(What you have to do):
Transcribe the records that follow in their entirety, omitting any pictures.

[Image and question records]

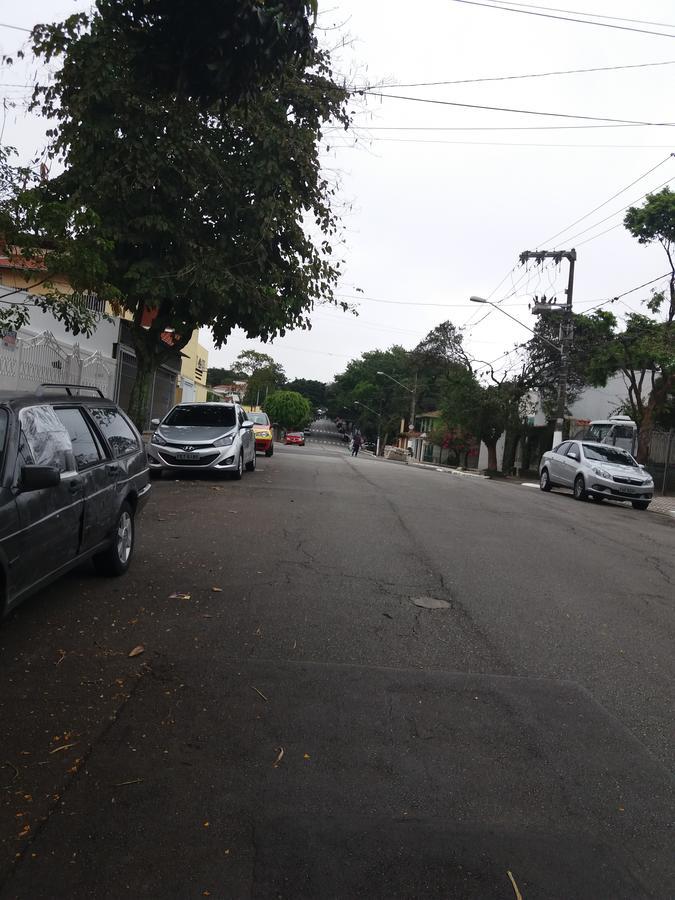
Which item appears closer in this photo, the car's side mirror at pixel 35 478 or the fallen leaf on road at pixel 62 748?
the fallen leaf on road at pixel 62 748

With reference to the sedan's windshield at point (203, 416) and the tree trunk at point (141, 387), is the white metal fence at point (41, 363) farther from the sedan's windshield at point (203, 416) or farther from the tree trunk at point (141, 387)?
the sedan's windshield at point (203, 416)

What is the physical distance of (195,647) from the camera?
16.0ft

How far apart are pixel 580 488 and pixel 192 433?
10.0m

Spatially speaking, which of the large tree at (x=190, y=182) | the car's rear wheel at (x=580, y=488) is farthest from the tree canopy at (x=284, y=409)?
the large tree at (x=190, y=182)

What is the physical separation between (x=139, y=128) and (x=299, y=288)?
14.8 ft

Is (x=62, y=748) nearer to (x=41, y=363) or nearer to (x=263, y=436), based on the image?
(x=41, y=363)

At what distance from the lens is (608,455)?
19.7 m

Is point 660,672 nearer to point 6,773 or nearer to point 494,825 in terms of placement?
point 494,825

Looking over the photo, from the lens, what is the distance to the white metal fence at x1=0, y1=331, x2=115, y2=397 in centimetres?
1405

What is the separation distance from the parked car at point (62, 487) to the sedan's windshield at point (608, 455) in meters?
14.8

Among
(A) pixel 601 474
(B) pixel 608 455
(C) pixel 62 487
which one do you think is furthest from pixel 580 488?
(C) pixel 62 487

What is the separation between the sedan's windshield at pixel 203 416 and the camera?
15.7m

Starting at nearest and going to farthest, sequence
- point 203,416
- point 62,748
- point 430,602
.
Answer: point 62,748 → point 430,602 → point 203,416

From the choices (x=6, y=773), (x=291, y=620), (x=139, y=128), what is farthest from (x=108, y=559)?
(x=139, y=128)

(Solution):
Which item appears closer in this photo, the car's side mirror at pixel 35 478 or the fallen leaf on road at pixel 62 748?
the fallen leaf on road at pixel 62 748

With reference to the sedan's windshield at point (203, 416) and the tree trunk at point (141, 387), is the white metal fence at point (41, 363) farther from the sedan's windshield at point (203, 416) or farther from the tree trunk at point (141, 387)?
the sedan's windshield at point (203, 416)

What is the physical distance of (195,647) from the camera?
16.0ft

How far apart are pixel 580 488 and pixel 192 433?
10.0m

Spatially speaking, which of the large tree at (x=190, y=182) | the car's rear wheel at (x=580, y=488) is farthest from the tree canopy at (x=284, y=409)?
the large tree at (x=190, y=182)

What is the physical separation between (x=139, y=128) and (x=299, y=288)?
14.8 ft

Is (x=62, y=748) nearer to (x=41, y=363) or nearer to (x=263, y=436), based on the image?
(x=41, y=363)

At what distance from the lens is (608,455)?
19.7 m

Is point 660,672 nearer to point 6,773 or nearer to point 494,825 in terms of placement?
point 494,825

Looking over the photo, from the lens, what is the distance to the white metal fence at x1=0, y1=331, x2=115, y2=397 in centimetres?
1405

What is the separation distance from the parked car at point (62, 487) to the sedan's windshield at point (608, 455) in meters?
14.8

Among
(A) pixel 601 474
(B) pixel 608 455
(C) pixel 62 487
which one do you think is furthest from pixel 580 488?
(C) pixel 62 487

What is the separation between the sedan's windshield at pixel 203 416 and the camera?
15.7m

Starting at nearest and going to farthest, sequence
- point 203,416
- point 62,748
- point 430,602
.
Answer: point 62,748 → point 430,602 → point 203,416

From the choices (x=6, y=773), (x=291, y=620), (x=139, y=128), what is farthest from (x=108, y=559)?
(x=139, y=128)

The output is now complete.